Though the rain had stopped leaving a muddy mess, dark clouds lingered as far as the horizon, the Record reported.

As the rain stopped, the ceremony got underway with invocation by the Rev. C.E. Mogg, and remarks by Wyoming Monument Commemorative Association President Benjamin Dorrance.

“President Dorrance remarked that it was the first occasion of the kind when mother nature had refused to smile upon the efforts of the association and the descendants of those who participated in the historic event,” the Record reported, meaning the rain storm was the first to interrupt the annual ceremony since the first ceremony was held 1878.

After Dorrance ended his informal speech, Mathews took to the podium to reflect the history and charter of Connecticut and what became the expansion of Connecticut through the Susquehanna Company to the Wyoming Valley, which led to three conflicts with settlers of Pennsylvania known as the Pennamite-Yankee wars.

Mathews described the Wyoming Valley as the “Connecticut continental line,” but when the Battle of Wyoming occurred July 3, 1778, the native Pennsylvanians and Yankees from Connecticut bonded together to defend their terrorities from the British Rangers led by Col. John Butler, British Tories and Iroquois Indians.

Tensions were high throughout the undeveloped Wyoming Valley in the last week of June and the first week of July 1778.

The Harding brothers of Benjamin, Stukely and John left Jenkins Fort in today’s West Pittston to tend to their family’s farm along the Susquehanna River in Exeter Township on June 30, 1778.

The brothers were joined by four boys and two men.

Jenkins Fort constructed by the Connecticut settlers in 1776 joined the Pittstown stockages as the northernmost forms in the Wyoming Valley where the Lackawanna River meets the Susquehanna River.

As the day was coming to a close, British Tories on canoes in the river saw the Harding brothers at work in the field near Sutton’s Creek. About the same time, the Harding brothers were returning to Jenkins Fort but were attacked by the advance guard of Indians, killing Benjamin and Stukley, considered “First to Fall” in the lead up to the Battle of Wyoming days later on July 3, 1778.

British Col. Butler took control of Fort Wintermoot in Exeter without a shot being fired. Fire was set to Fort Wintermoot to give the impression to the American militia led by Col. Zebulon Butler and his officers, Col. Nathan Dennison and Lt. Col. George Dorrance who took refuge in nearby Forty Fort, that the raiding party had withdrawn.

“The American force consisted of only six organized companies and were joined as they marched out of Forty Fort at about two o’clock by such of the old and young in the Fort,” reported the Times Leader on July 4, 1878.

The battle, which was reflected upon by Mathews during the 1902 remembrance ceremony, erupted when the American force were ambushed by hiding British Rangers and Indians.

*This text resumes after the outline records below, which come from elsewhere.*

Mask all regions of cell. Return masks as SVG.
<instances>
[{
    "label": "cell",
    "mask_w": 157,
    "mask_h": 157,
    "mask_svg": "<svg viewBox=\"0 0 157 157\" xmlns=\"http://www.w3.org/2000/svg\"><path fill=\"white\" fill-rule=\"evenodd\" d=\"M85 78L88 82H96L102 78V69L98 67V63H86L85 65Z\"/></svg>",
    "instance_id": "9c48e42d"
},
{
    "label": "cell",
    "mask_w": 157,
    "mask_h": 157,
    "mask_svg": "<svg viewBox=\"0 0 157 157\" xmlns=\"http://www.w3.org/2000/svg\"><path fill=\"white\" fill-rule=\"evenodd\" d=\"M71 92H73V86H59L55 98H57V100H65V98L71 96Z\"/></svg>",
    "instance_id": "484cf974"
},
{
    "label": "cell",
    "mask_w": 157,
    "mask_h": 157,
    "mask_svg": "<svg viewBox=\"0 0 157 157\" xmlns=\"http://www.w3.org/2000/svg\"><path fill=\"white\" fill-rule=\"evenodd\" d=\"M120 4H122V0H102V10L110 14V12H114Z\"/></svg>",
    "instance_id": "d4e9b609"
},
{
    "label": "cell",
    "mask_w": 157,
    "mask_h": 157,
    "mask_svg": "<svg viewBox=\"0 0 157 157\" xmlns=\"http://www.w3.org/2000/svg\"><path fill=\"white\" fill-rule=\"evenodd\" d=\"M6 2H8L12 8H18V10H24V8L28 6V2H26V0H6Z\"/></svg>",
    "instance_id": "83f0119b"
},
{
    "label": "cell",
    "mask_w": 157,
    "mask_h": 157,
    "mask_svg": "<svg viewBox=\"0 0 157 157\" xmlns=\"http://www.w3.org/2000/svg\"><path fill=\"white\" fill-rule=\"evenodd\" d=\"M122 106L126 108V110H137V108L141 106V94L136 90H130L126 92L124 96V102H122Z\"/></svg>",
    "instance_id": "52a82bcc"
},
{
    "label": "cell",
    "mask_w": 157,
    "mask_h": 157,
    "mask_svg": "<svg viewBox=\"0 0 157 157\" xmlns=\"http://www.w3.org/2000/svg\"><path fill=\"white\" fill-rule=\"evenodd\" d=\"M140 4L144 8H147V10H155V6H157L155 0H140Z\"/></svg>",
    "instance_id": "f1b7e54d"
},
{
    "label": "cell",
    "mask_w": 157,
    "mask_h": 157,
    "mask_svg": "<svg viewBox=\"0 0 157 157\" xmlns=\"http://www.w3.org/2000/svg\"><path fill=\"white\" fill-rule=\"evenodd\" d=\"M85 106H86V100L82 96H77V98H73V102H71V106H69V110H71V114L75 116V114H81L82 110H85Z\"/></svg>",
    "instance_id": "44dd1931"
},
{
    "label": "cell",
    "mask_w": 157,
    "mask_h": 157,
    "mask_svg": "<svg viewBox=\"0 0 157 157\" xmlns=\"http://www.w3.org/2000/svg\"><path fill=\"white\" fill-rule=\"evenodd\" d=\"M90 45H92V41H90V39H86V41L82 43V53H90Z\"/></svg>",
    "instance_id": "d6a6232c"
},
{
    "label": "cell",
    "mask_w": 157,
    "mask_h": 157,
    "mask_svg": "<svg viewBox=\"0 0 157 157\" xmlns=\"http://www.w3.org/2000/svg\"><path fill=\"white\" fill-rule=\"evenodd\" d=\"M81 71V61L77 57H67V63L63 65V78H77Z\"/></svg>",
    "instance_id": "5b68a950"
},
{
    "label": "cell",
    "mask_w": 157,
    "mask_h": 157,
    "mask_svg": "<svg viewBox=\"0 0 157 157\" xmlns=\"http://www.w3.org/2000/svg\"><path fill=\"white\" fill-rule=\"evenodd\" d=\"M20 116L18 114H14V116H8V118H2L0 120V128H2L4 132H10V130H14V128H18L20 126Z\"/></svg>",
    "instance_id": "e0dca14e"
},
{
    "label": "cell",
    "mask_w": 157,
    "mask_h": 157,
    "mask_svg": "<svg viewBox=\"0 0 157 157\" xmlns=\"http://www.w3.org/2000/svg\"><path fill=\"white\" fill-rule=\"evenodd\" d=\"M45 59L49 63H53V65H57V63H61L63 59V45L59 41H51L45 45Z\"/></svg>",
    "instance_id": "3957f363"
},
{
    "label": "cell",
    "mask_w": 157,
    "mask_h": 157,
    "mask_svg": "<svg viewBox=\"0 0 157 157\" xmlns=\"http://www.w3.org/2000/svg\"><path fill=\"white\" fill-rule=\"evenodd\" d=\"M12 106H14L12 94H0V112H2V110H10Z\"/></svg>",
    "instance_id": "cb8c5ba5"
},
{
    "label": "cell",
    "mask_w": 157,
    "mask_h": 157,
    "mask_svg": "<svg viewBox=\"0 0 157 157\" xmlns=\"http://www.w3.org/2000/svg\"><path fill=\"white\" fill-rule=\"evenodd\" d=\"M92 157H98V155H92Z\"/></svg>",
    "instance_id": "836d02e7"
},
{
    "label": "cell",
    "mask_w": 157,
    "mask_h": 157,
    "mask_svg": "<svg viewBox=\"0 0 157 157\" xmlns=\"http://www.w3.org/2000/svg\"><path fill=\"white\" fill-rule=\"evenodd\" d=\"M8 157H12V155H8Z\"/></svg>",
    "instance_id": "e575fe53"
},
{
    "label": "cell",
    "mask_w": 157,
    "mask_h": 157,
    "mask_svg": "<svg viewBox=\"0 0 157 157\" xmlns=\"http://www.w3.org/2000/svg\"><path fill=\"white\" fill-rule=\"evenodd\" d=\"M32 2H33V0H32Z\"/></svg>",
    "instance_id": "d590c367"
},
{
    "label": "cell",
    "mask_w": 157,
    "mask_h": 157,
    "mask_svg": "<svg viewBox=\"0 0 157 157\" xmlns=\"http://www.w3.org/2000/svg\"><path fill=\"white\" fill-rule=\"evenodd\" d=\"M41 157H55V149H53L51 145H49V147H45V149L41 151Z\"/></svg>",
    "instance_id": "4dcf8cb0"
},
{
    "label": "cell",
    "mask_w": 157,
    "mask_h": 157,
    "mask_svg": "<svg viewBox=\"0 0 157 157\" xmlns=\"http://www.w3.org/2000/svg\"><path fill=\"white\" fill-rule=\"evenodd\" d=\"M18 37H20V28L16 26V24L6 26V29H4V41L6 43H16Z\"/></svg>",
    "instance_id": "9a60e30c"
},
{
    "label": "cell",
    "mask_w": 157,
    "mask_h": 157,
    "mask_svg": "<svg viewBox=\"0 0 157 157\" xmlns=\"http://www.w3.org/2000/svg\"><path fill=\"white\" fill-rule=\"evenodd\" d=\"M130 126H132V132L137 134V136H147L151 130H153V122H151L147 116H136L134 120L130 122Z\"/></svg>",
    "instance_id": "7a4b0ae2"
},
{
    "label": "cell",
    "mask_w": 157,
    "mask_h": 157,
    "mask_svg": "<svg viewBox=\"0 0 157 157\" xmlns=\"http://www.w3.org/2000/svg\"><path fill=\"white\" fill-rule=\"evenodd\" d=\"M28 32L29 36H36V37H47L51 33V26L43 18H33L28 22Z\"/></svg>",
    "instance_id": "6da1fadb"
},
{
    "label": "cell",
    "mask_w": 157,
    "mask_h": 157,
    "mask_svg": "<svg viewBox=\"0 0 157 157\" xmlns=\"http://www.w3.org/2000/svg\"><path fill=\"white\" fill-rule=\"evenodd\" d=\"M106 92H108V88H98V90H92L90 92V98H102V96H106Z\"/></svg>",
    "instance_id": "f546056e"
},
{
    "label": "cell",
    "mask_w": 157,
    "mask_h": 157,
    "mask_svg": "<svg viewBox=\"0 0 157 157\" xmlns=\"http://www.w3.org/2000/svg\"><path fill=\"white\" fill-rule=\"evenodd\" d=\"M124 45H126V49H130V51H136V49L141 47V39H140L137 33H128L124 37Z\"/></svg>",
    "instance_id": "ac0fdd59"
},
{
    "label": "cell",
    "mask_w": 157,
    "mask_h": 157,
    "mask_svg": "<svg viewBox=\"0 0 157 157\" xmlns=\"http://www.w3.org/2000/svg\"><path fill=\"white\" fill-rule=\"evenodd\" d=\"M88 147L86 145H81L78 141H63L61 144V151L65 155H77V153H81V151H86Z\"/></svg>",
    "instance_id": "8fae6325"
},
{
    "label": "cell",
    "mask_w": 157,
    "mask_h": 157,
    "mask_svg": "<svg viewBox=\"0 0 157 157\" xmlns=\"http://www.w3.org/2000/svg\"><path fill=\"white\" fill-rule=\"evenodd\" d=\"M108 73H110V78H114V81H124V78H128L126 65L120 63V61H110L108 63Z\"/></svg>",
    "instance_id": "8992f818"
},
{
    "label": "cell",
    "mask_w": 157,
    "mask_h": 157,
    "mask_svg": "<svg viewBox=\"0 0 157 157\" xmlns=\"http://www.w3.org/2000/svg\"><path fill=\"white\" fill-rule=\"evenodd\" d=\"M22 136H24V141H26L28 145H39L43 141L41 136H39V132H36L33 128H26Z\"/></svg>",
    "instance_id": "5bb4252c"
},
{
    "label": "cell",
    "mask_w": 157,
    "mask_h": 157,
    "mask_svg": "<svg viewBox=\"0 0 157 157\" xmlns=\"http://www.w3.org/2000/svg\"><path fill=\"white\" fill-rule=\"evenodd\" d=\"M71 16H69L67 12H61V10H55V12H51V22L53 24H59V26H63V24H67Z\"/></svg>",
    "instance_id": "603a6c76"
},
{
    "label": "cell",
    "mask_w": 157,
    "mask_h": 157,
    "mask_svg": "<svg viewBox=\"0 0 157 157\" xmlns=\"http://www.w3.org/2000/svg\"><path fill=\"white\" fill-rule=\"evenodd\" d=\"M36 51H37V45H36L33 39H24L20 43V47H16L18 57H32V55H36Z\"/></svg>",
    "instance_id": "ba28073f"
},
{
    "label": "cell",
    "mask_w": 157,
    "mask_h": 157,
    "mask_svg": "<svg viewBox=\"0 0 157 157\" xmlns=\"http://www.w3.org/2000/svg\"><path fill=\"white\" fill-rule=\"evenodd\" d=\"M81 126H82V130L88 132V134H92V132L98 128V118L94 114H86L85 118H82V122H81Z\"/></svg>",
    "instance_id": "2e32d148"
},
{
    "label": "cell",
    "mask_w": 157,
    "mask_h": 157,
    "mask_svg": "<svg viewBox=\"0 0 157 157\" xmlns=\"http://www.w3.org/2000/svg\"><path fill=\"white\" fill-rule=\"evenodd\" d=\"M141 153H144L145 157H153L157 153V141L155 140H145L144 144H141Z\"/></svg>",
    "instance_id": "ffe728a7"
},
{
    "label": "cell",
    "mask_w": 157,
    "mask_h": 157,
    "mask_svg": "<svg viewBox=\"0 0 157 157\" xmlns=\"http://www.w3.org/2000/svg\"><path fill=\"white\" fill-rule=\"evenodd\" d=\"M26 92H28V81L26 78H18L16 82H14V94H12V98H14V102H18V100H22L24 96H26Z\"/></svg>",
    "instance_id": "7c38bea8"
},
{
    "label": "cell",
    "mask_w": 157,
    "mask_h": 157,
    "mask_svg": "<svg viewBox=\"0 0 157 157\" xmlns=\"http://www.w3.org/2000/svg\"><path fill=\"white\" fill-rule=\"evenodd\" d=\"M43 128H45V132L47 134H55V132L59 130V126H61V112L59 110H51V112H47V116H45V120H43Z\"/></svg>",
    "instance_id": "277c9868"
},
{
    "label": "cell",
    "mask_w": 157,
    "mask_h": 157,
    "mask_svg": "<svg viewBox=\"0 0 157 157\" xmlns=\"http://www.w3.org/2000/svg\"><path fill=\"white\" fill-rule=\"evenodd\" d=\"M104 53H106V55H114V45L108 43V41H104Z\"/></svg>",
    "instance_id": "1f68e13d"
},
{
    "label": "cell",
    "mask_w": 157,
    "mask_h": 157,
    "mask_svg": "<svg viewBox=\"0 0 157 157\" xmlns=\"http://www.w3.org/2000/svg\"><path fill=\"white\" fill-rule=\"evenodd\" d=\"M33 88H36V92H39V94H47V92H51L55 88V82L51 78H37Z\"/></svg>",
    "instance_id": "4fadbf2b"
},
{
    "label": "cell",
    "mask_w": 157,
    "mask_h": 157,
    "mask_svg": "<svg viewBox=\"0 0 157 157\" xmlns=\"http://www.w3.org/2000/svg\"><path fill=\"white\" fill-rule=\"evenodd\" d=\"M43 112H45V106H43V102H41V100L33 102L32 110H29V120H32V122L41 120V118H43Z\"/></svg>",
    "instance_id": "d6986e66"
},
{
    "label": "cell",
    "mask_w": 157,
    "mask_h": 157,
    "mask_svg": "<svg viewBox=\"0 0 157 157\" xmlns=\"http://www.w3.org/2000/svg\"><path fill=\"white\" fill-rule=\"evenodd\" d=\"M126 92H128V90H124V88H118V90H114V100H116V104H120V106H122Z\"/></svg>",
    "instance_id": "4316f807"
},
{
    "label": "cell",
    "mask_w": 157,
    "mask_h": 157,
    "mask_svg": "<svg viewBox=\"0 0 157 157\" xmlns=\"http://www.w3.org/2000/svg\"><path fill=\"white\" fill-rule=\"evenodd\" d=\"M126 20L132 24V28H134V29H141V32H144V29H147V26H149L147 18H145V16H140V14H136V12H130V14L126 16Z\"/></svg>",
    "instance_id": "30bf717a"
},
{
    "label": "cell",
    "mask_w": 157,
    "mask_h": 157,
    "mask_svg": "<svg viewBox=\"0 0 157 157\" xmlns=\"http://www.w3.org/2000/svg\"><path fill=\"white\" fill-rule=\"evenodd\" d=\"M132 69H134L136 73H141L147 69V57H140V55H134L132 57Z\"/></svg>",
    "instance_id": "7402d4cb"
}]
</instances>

Despite many accounts reported in books, research papers and newspaper articles, it is widely accepted 14 survivors of the battle were taken prisoner, placed around a rock near today’s Susquehanna Avenue and Seventh Street, Wyoming, and murdered when scalped by a Native American woman known as Queen Esther.

Many famous people, notably U.S. President Rutherford B. Hayes in 1878, have been the featured speaker during the annual Wyoming Commemorative Association’s ceremony.

This year’s event marking the 246th anniversary of the Battle of Wyoming takes place at 10 a.m., July 4, at the Wyoming Monument and will feature John T. Yudichak, incoming president of Luzerne County Community College as the principal speaker.